_Exercise objective_
Set the following entries down again exactly, line by line.

* * * * *

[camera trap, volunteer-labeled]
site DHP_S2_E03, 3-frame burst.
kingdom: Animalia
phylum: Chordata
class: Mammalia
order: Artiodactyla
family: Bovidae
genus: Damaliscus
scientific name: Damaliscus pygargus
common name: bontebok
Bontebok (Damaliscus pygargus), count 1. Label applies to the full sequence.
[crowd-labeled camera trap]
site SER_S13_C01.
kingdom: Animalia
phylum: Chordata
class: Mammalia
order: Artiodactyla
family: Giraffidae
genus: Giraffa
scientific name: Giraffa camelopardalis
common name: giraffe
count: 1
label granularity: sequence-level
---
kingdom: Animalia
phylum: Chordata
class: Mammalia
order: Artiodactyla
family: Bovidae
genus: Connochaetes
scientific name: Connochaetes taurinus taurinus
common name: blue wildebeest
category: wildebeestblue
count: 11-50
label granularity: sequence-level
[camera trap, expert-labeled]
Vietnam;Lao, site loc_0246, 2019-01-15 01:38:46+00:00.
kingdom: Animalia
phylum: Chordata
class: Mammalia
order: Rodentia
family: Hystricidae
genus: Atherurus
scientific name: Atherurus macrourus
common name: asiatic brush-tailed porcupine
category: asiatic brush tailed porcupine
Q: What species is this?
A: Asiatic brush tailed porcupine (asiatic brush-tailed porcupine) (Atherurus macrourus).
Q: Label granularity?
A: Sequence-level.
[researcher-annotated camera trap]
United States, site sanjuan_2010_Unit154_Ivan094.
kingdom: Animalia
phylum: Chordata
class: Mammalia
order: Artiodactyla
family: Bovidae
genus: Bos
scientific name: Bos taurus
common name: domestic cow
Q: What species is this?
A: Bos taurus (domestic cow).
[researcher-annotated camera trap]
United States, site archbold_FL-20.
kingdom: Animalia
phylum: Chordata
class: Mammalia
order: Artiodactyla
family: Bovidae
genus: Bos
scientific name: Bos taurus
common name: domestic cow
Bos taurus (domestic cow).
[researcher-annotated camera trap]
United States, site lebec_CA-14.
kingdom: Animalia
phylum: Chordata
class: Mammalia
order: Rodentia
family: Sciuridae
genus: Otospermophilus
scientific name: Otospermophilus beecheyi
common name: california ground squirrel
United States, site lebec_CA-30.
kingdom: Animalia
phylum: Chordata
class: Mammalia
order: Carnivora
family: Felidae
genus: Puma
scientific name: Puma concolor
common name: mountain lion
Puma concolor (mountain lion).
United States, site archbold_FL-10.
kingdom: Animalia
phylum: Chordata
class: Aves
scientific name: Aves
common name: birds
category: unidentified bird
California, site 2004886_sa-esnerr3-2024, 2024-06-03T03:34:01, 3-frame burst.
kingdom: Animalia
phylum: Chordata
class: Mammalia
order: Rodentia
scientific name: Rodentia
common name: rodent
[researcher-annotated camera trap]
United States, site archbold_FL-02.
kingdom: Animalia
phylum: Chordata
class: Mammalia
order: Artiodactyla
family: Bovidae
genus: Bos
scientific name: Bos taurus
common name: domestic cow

* * * * *

_Result for this exercise_
[camera trap, volunteer-labeled]
site DHP_S2_E03, 3-frame burst.
kingdom: Animalia
phylum: Chordata
class: Mammalia
order: Artiodactyla
family: Bovidae
genus: Damaliscus
scientific name: Damaliscus pygargus
common name: bontebok
Bontebok (Damaliscus pygargus), count 1. Label applies to the full sequence.
[crowd-labeled camera trap]
site SER_S13_C01.
kingdom: Animalia
phylum: Chordata
class: Mammalia
order: Artiodactyla
family: Giraffidae
genus: Giraffa
scientific name: Giraffa camelopardalis
common name: giraffe
count: 1
label granularity: sequence-level
---
kingdom: Animalia
phylum: Chordata
class: Mammalia
order: Artiodactyla
family: Bovidae
genus: Connochaetes
scientific name: Connochaetes taurinus taurinus
common name: blue wildebeest
category: wildebeestblue
count: 11-50
label granularity: sequence-level
[camera trap, expert-labeled]
Vietnam;Lao, site loc_0246, 2019-01-15 01:38:46+00:00.
kingdom: Animalia
phylum: Chordata
class: Mammalia
order: Rodentia
family: Hystricidae
genus: Atherurus
scientific name: Atherurus macrourus
common name: asiatic brush-tailed porcupine
category: asiatic brush tailed porcupine
Q: What species is this?
A: Asiatic brush tailed porcupine (asiatic brush-tailed porcupine) (Atherurus macrourus).
Q: Label granularity?
A: Sequence-level.
[researcher-annotated camera trap]
United States, site sanjuan_2010_Unit154_Ivan094.
kingdom: Animalia
phylum: Chordata
class: Mammalia
order: Artiodactyla
family: Bovidae
genus: Bos
scientific name: Bos taurus
common name: domestic cow
Q: What species is this?
A: Bos taurus (domestic cow).
[researcher-annotated camera trap]
United States, site archbold_FL-20.
kingdom: Animalia
phylum: Chordata
class: Mammalia
order: Artiodactyla
family: Bovidae
genus: Bos
scientific name: Bos taurus
common name: domestic cow
Bos taurus (domestic cow).
[researcher-annotated camera trap]
United States, site lebec_CA-14.
kingdom: Animalia
phylum: Chordata
class: Mammalia
order: Rodentia
family: Sciuridae
genus: Otospermophilus
scientific name: Otospermophilus beecheyi
common name: california ground squirrel
United States, site lebec_CA-30.
kingdom: Animalia
phylum: Chordata
class: Mammalia
order: Carnivora
family: Felidae
genus: Puma
scientific name: Puma concolor
common name: mountain lion
Puma concolor (mountain lion).
United States, site archbold_FL-10.
kingdom: Animalia
phylum: Chordata
class: Aves
scientific name: Aves
common name: birds
category: unidentified bird
California, site 2004886_sa-esnerr3-2024, 2024-06-03T03:34:01, 3-frame burst.
kingdom: Animalia
phylum: Chordata
class: Mammalia
order: Rodentia
scientific name: Rodentia
common name: rodent
[researcher-annotated camera trap]
United States, site archbold_FL-02.
kingdom: Animalia
phylum: Chordata
class: Mammalia
order: Artiodactyla
family: Bovidae
genus: Bos
scientific name: Bos taurus
common name: domestic cow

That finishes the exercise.